Samaritan College principal, Damien Judd, and student, 13‐year‐old Grace Smallacombe, recently met His Royal Highness Prince of Wales at the launch of a new mentoring program that will promote careers in manufacturing, mining and industry.
GFG Allliance – who own the Whyalla Steelworks – are committed to nurturing a new generation of skilled manufacturing workers. At the invitation of GFG Executive Chairman, Sanjeev Gupta, Damien and Grace travelled from Whyalla to Brisbane to attend the national launch of the Industrial Cadets Program in Australia.
The Industrial Cadets Program was inspired by Prince Charles in 2010 to bridge the generational skills gap evident in the UK. It aims to partner employers with young people to develop skills and enthusiasm, recognising that industry flourishes when employers successfully support young people to enter the workplace through high‐quality workplace experiences.
The program has been overwhelmingly successful in the UK with over 1,000 students taking part and the Australian launch is a first move internationally.
Prince Charles launched the program at an event hosted by the Queensland Governor to celebrate his 70th birthday. Mr Gupta flew a team from Whyalla – the location of GFG’s main Australian mining, steel and port operations – to meet with Prince Charles. The team included the two representatives from Samaritan College.
Mr Gupta was appointed by Prince Charles as his official HRH Ambassador for Industrial Cadets in March to help launch the program in Australia and breathe new life into the future of Australian manufacturing by giving children and young people direct, structured experience of industry while still at school or college.
Whyalla Principal, Damien Judd, who attended the launch, said “What Mr Gupta has done in securing the future of Whyalla is incredible.
“The fact that he is also looking at inspiring and training the next generation of Whyalla residents through the Industrial Cadets program shows his real commitment to the future of our city.”

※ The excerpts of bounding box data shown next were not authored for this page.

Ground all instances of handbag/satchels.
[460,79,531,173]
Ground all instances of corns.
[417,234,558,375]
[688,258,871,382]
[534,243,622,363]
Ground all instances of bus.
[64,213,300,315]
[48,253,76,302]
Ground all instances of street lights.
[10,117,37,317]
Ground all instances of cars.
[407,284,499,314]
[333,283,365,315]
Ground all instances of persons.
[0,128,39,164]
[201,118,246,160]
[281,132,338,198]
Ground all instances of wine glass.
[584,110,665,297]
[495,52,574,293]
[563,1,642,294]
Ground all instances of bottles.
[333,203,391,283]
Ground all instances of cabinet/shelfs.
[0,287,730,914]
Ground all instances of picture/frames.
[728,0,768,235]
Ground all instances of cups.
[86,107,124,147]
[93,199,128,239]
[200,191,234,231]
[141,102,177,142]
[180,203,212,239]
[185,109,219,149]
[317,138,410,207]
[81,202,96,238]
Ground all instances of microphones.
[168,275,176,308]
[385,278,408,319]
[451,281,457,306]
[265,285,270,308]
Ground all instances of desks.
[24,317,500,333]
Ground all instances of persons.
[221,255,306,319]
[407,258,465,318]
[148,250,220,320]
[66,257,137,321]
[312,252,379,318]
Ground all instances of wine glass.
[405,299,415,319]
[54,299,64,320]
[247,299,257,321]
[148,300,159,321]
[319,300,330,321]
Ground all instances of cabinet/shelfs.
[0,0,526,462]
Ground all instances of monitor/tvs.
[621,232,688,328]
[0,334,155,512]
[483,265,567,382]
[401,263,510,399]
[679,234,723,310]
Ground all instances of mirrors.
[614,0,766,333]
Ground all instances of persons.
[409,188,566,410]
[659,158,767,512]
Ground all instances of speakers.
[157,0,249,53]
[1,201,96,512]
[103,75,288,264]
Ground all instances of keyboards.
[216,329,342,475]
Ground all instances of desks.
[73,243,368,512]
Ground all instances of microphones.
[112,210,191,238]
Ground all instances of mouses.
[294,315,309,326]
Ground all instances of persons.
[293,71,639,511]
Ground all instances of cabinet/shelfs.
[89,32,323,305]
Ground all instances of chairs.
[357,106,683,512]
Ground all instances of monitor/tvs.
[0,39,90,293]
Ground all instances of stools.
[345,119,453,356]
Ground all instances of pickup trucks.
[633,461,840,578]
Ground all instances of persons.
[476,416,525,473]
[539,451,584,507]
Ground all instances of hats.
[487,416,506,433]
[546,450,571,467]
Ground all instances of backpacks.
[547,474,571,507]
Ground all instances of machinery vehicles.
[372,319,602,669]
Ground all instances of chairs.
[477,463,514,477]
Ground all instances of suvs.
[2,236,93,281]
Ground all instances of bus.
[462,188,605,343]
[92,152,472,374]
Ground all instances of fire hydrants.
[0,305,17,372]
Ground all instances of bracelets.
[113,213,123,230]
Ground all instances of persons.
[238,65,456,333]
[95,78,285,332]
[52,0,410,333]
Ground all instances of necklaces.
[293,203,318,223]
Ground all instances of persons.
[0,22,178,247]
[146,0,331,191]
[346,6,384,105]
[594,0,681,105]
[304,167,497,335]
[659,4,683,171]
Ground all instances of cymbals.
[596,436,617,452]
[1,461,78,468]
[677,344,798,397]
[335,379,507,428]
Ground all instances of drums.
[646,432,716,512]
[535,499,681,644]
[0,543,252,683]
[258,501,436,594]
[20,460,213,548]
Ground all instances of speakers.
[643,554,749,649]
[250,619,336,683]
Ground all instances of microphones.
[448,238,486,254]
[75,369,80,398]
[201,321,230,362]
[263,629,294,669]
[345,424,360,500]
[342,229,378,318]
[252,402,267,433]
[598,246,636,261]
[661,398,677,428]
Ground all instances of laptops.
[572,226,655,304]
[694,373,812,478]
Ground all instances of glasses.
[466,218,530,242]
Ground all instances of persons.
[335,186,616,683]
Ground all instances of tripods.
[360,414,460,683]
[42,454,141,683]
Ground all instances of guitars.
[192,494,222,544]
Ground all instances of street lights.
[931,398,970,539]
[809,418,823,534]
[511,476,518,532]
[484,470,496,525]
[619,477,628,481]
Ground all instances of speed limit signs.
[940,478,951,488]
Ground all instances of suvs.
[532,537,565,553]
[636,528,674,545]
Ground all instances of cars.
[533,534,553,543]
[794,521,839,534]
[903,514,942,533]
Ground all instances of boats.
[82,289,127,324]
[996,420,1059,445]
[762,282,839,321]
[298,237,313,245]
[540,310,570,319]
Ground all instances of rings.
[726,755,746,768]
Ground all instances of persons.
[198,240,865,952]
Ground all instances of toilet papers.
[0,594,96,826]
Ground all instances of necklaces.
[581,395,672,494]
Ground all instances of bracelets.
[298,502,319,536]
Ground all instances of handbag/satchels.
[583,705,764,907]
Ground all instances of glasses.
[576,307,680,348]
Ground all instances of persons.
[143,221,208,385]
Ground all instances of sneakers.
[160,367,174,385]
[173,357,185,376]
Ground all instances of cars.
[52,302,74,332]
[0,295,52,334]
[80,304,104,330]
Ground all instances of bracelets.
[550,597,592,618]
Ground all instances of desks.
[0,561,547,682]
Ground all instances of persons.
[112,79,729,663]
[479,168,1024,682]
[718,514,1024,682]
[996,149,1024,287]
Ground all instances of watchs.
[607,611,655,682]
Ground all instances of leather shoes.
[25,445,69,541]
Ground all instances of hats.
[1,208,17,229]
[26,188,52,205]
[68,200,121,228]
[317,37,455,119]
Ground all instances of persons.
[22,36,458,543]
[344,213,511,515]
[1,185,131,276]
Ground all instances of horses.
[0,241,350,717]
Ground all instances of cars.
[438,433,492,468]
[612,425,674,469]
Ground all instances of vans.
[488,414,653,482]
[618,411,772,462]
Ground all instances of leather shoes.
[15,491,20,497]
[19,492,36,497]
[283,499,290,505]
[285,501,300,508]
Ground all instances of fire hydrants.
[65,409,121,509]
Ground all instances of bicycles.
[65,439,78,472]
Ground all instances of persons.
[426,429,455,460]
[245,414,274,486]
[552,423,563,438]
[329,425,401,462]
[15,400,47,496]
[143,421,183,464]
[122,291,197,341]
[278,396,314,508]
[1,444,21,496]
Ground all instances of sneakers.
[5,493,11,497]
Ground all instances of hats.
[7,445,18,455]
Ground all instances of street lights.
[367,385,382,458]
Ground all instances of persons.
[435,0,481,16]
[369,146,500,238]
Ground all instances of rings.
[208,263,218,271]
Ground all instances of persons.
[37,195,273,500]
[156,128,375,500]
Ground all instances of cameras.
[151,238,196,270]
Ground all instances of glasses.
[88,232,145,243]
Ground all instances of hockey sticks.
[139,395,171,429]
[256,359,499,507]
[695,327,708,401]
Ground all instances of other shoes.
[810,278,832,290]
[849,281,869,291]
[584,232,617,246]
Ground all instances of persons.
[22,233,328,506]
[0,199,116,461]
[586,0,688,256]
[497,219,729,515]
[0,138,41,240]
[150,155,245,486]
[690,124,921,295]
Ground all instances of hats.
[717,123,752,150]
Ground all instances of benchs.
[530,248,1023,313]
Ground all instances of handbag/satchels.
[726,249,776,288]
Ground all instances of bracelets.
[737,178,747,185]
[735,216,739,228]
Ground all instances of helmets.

Local student, Grace Smallacombe, was also delighted to attend the event.
“It was a real honour to meet Prince Charles and Mr Gupta in Brisbane, and I’m really looking forward to the opportunity to be mentored by local industry leaders. The cadet program will allow students to see how the steelworks runs and maybe get a job there in the future.” said Grace.
The Prince talked with Grace about Whyalla and what she might like to do after school. He also spoke with Damien about education in Australia, steel making and renewable energy.
GFG Alliance Australia is launching the program starting in Whyalla, South Australia, by initiating a partnership with local schools, including Samaritan College, to provide students high‐quality, accredited work experience whilst being mentored by industry role models. It will then be adopted across key towns and cities throughout the country where GFG has a significant presence.
“In order for Australian industry to compete in a global marketplace, we must ensure that we foster a strong and sustainable talent pipeline,” Mr Gupta said.
“Australian industry faces similar challenges to the UK with a generational gap in industrial skills. I am very confident the GFG Industrial Cadets program will be as successful here as the cadets have been in the UK.
With over a thousand students taking part in the UK, the GFG Alliance looks forward to growing the program in Australia.
Pictured from left to right are:
Grace Smallacombe, His Royal Highness Prince of Wales, GFG Executive Chairman - Sanjeev Gupta and Samaritan College principal, Damien Judd.
In the background are Queensland Governor, Paul de Jersey, and Mr Gupta's Chief Investment Officer, Jay Ambro.